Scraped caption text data
--------------------------------

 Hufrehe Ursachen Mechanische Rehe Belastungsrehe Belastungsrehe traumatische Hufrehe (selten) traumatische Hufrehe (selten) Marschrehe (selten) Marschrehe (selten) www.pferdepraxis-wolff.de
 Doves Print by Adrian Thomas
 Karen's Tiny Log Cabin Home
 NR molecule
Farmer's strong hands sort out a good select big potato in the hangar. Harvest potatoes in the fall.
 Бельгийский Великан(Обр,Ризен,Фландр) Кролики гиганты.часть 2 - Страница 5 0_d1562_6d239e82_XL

--------------------------------

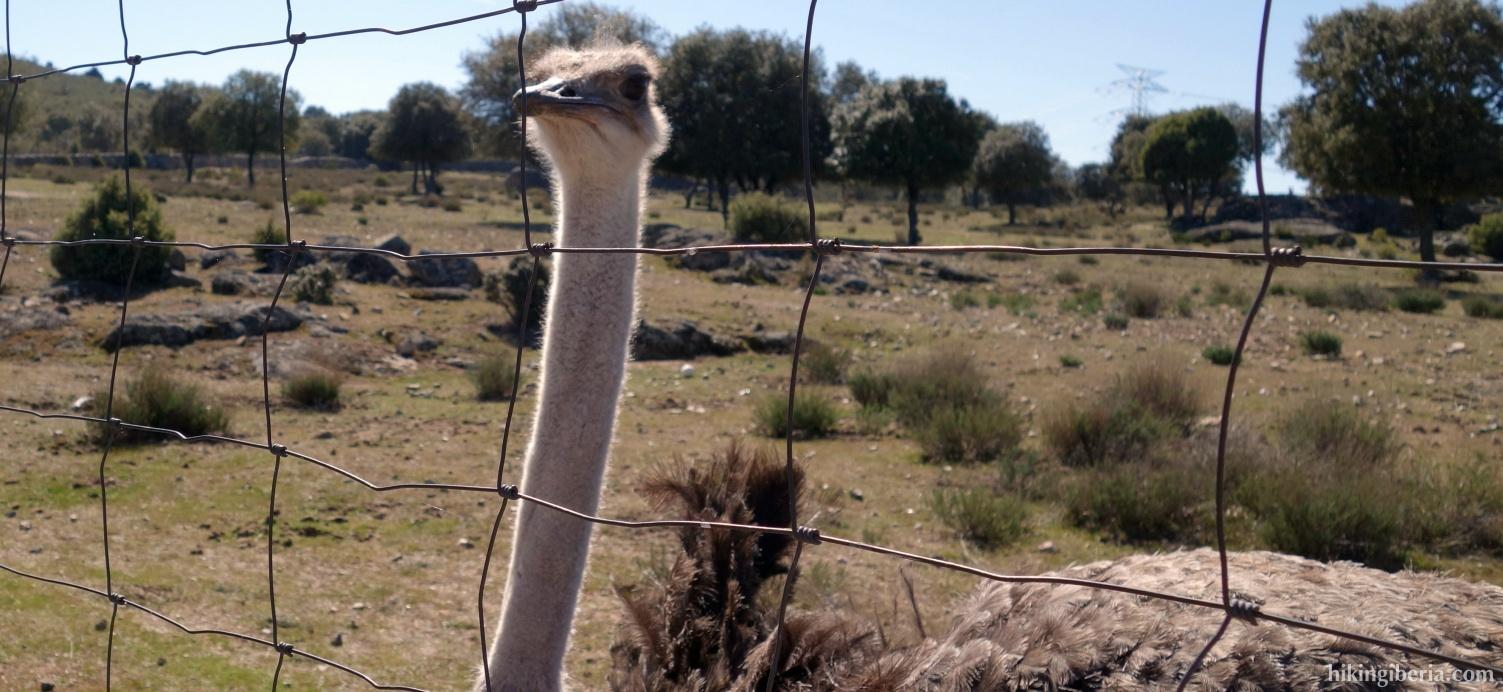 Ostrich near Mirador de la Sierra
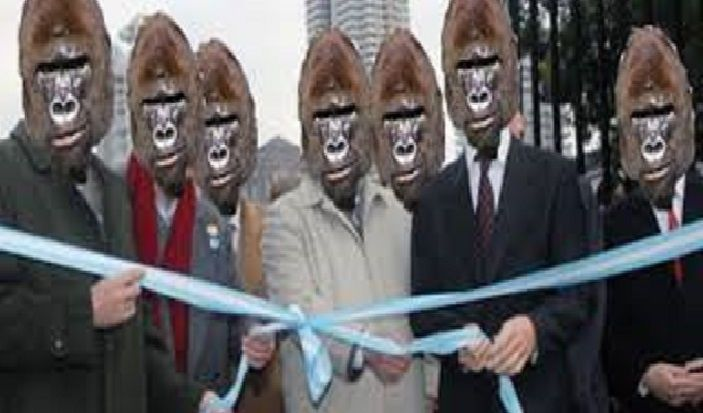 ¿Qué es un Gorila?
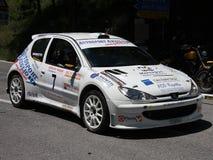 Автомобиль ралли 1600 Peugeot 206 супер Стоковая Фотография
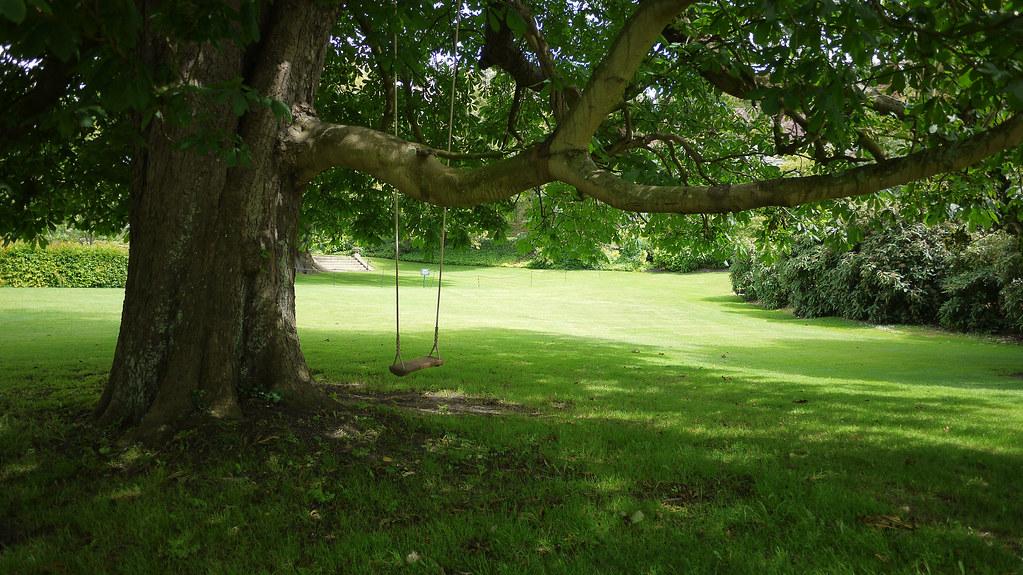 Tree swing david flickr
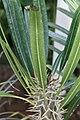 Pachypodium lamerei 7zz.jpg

--------------------------------

**Exercise description**
From the entries above, extract only the lines running from the one containing "Hufrehe Ursachen Mechanische" through the one containing "NR molecule", inclusive.

**Response to the exercise**
 Hufrehe Ursachen Mechanische Rehe Belastungsrehe Belastungsrehe traumatische Hufrehe (selten) traumatische Hufrehe (selten) Marschrehe (selten) Marschrehe (selten) www.pferdepraxis-wolff.de
 Doves Print by Adrian Thomas
 Karen's Tiny Log Cabin Home
 NR molecule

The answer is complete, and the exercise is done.